>>>>>
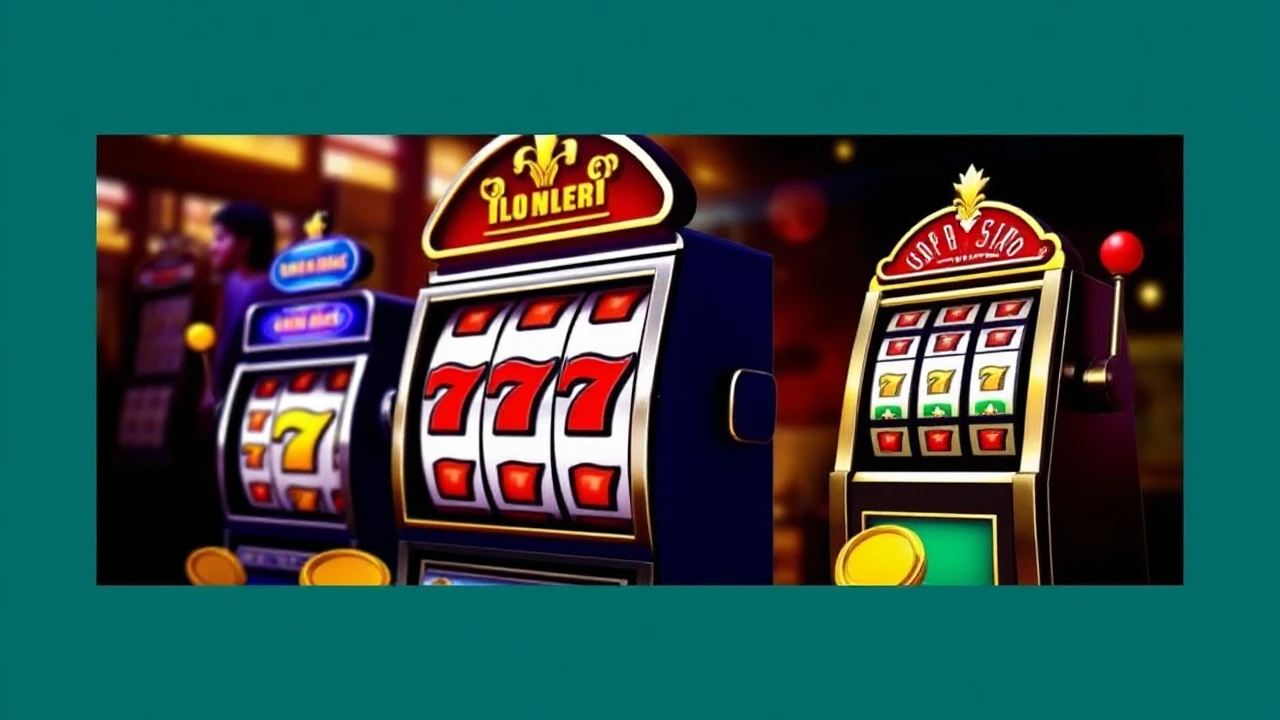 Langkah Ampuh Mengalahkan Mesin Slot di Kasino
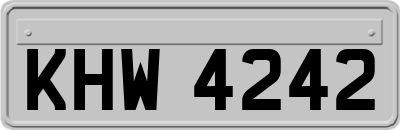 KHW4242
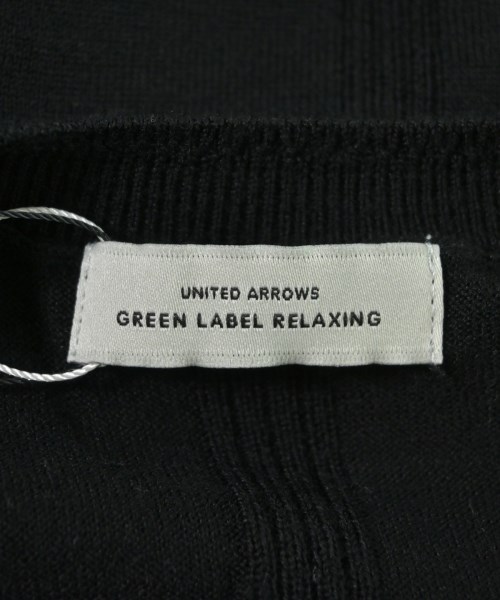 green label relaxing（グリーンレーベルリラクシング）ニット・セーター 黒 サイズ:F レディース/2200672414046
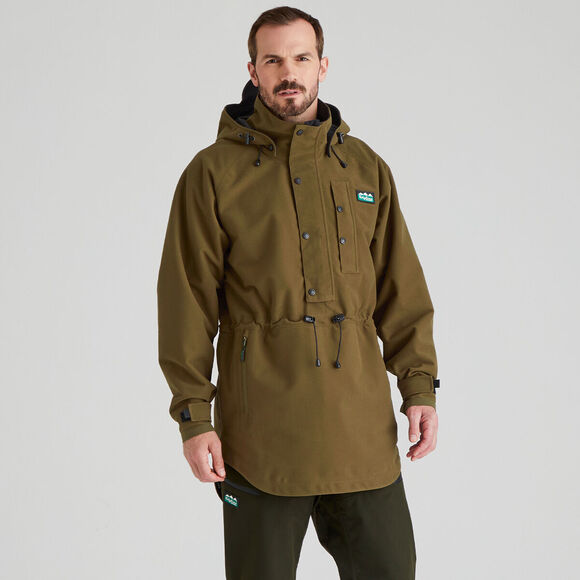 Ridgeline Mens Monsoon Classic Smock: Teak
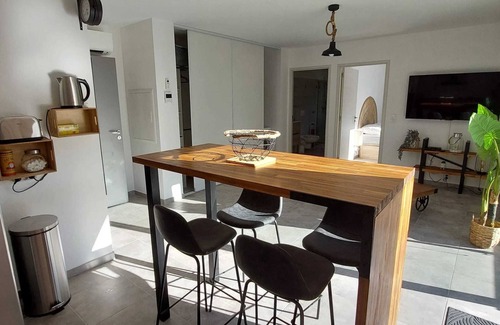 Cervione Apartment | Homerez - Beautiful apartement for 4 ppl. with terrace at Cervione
<<<<<
>>>>>
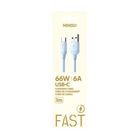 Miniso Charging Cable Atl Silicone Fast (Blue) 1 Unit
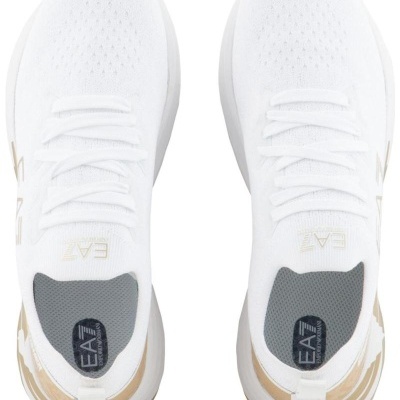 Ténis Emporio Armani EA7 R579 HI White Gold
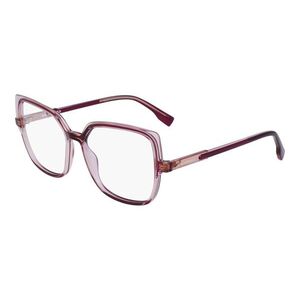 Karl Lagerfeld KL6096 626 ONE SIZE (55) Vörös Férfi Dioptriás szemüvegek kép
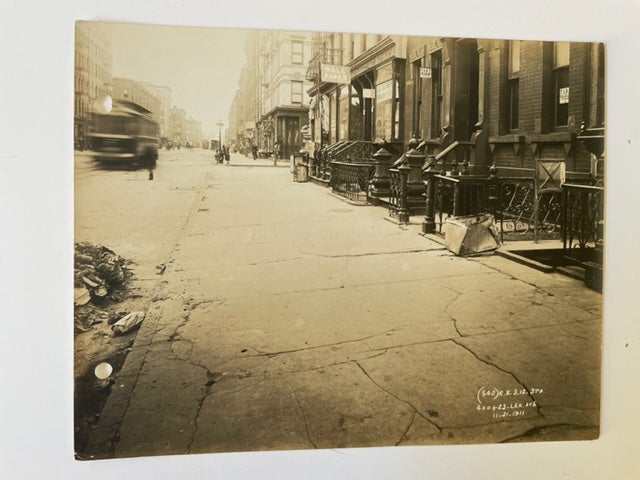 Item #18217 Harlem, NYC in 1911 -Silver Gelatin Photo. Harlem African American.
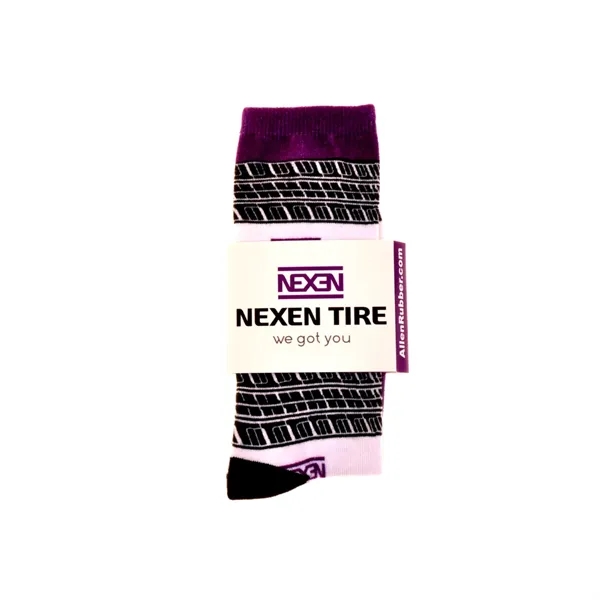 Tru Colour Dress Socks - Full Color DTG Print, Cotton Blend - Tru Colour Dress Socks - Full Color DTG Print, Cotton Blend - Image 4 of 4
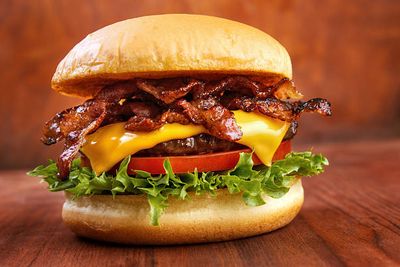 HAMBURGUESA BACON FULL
<<<<<
### The task
Convert the stretch of the data that opens with the line containing "Miniso Charging Cable" and closes with the line containing "Item #18217 Harlem, NYC" into a Markdown table with the columns No. and Text, dropping blank lines. Leave the pictures out of the table.

### Result below
| No. | Text |
|---|---|
| 1 |  Miniso Charging Cable Atl Silicone Fast (Blue) 1 Unit |
| 2 |  Ténis Emporio Armani EA7 R579 HI White Gold |
| 3 |  Karl Lagerfeld KL6096 626 ONE SIZE (55) Vörös Férfi Dioptriás szemüvegek kép |
| 4 |  Item #18217 Harlem, NYC in 1911 -Silver Gelatin Photo. Harlem African American. |